About this task
From the line with "kingdom: Animalia" onward, reproduce each line of the entries exactly, ending at the last one, and add nothing.

==*==

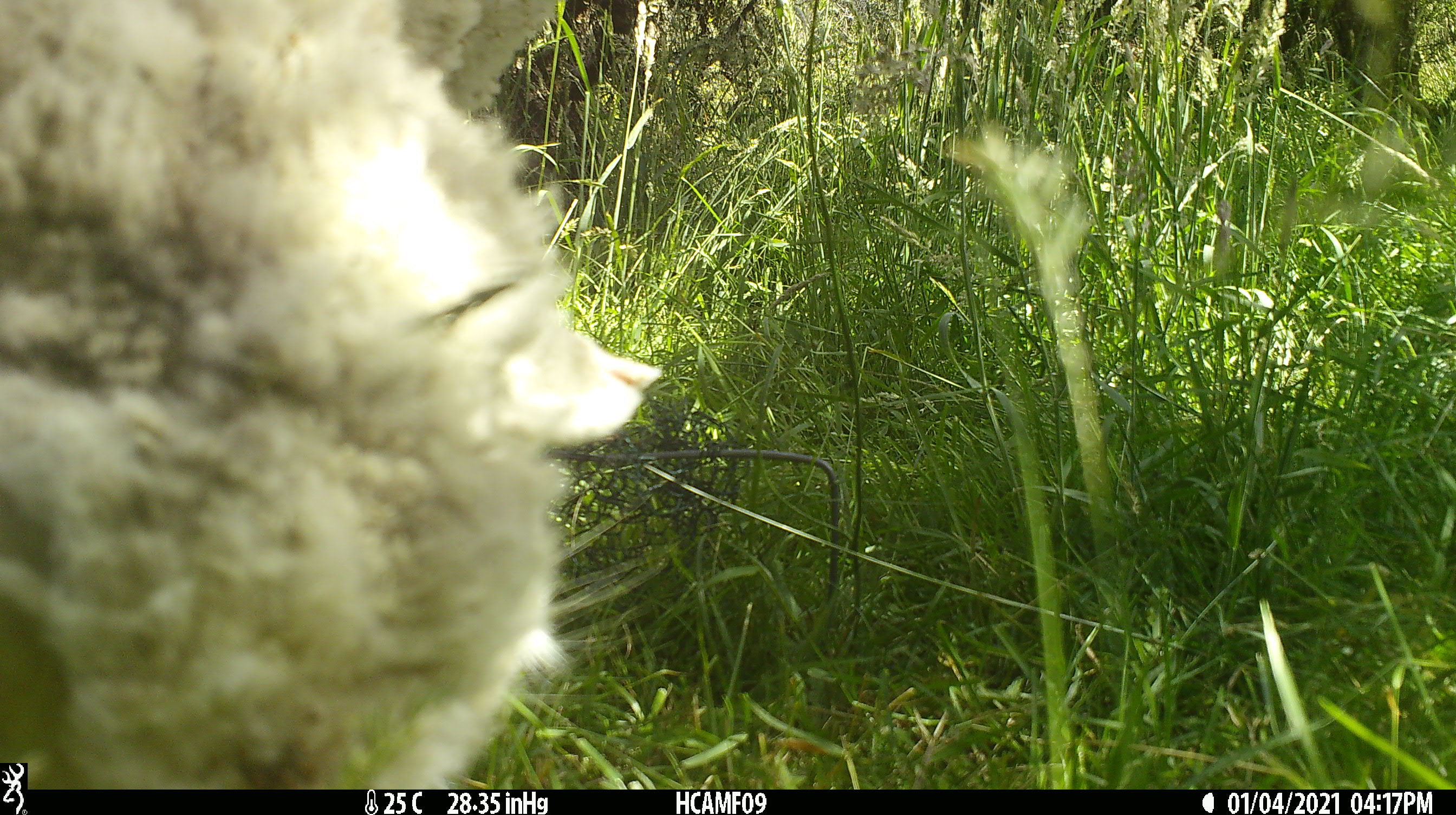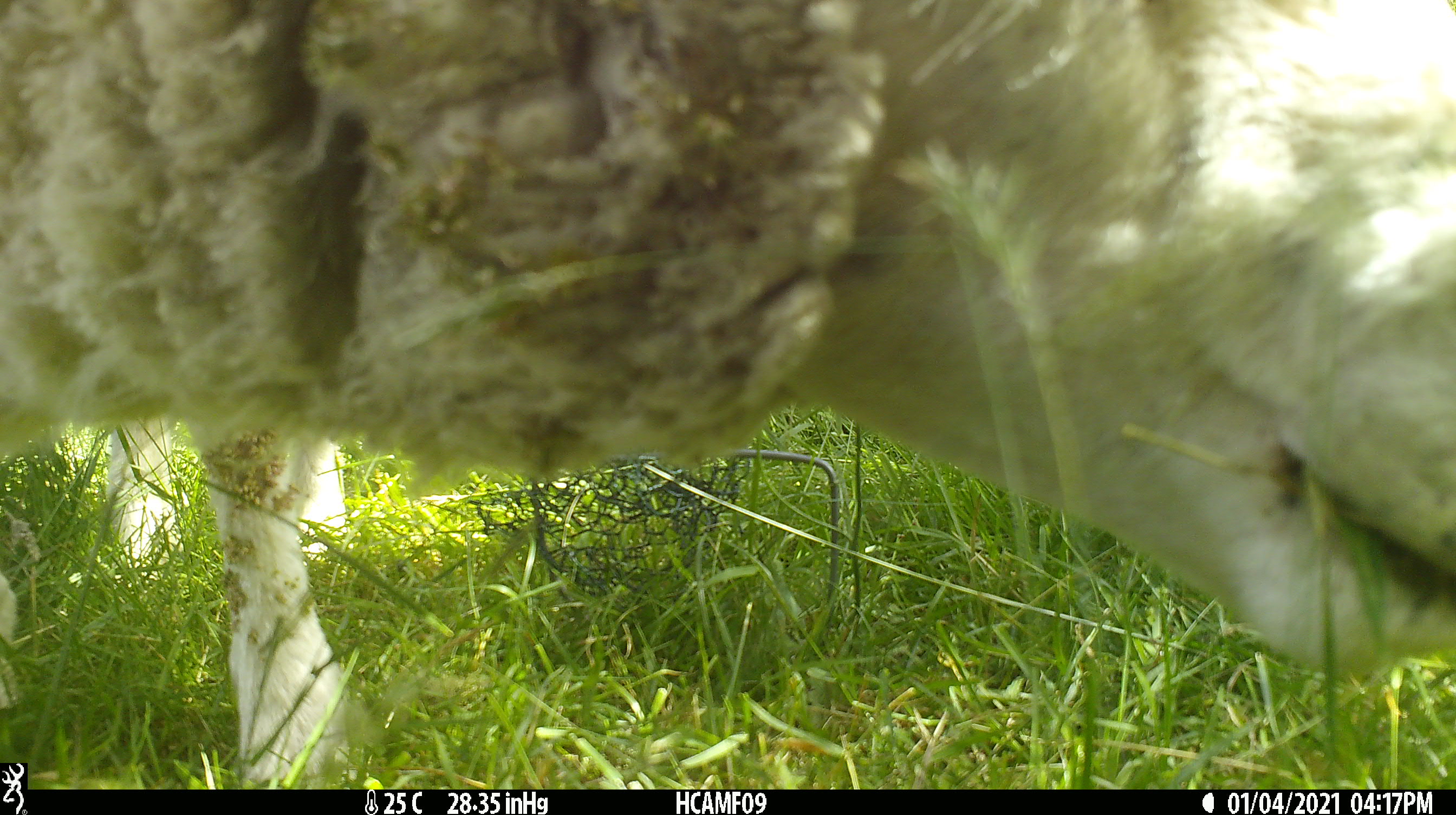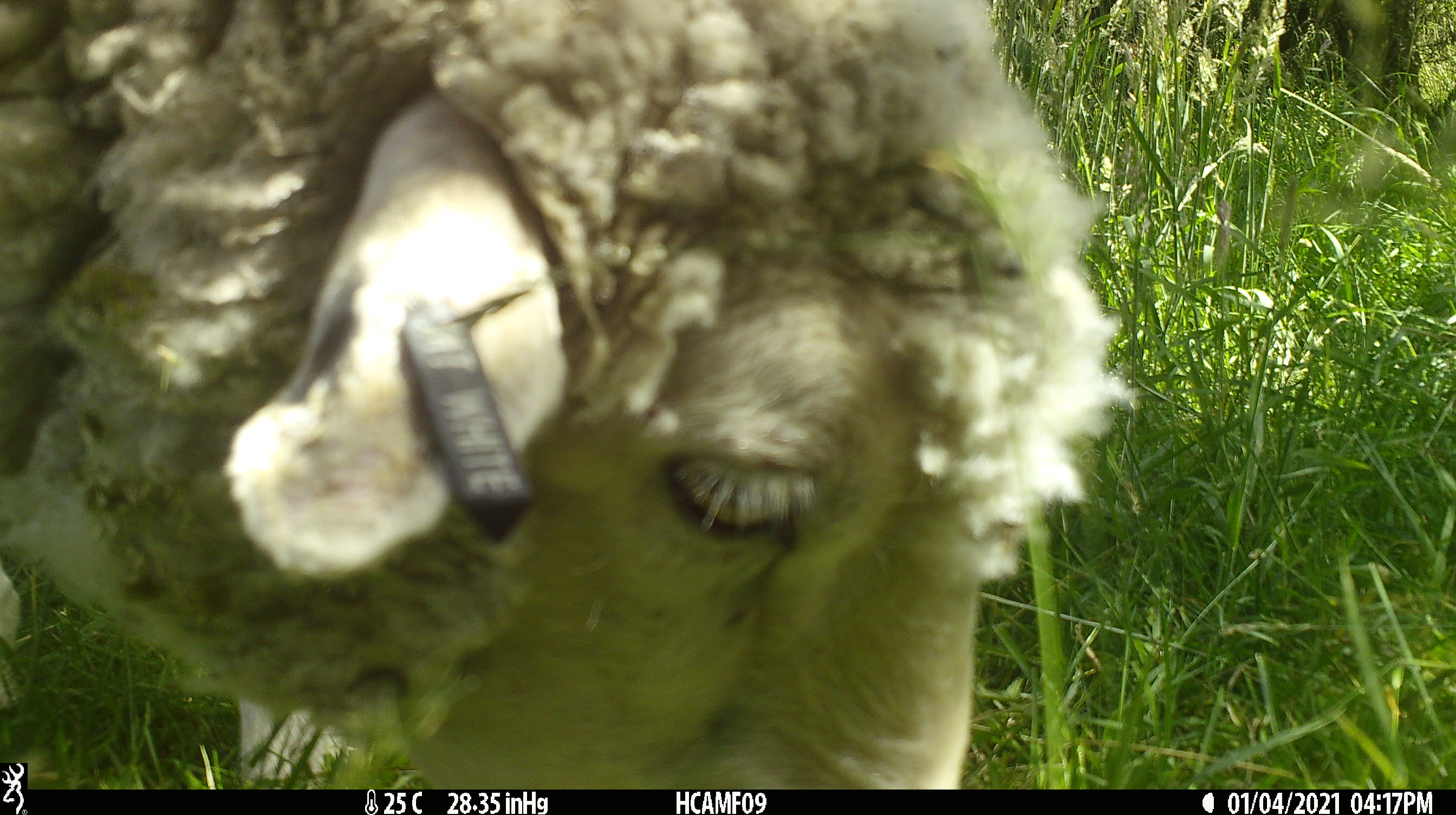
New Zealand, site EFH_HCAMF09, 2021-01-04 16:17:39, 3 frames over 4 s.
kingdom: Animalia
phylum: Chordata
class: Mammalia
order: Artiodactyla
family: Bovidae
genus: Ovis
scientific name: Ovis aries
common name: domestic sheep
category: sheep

==*==

Answer section
kingdom: Animalia
phylum: Chordata
class: Mammalia
order: Artiodactyla
family: Bovidae
genus: Ovis
scientific name: Ovis aries
common name: domestic sheep
category: sheep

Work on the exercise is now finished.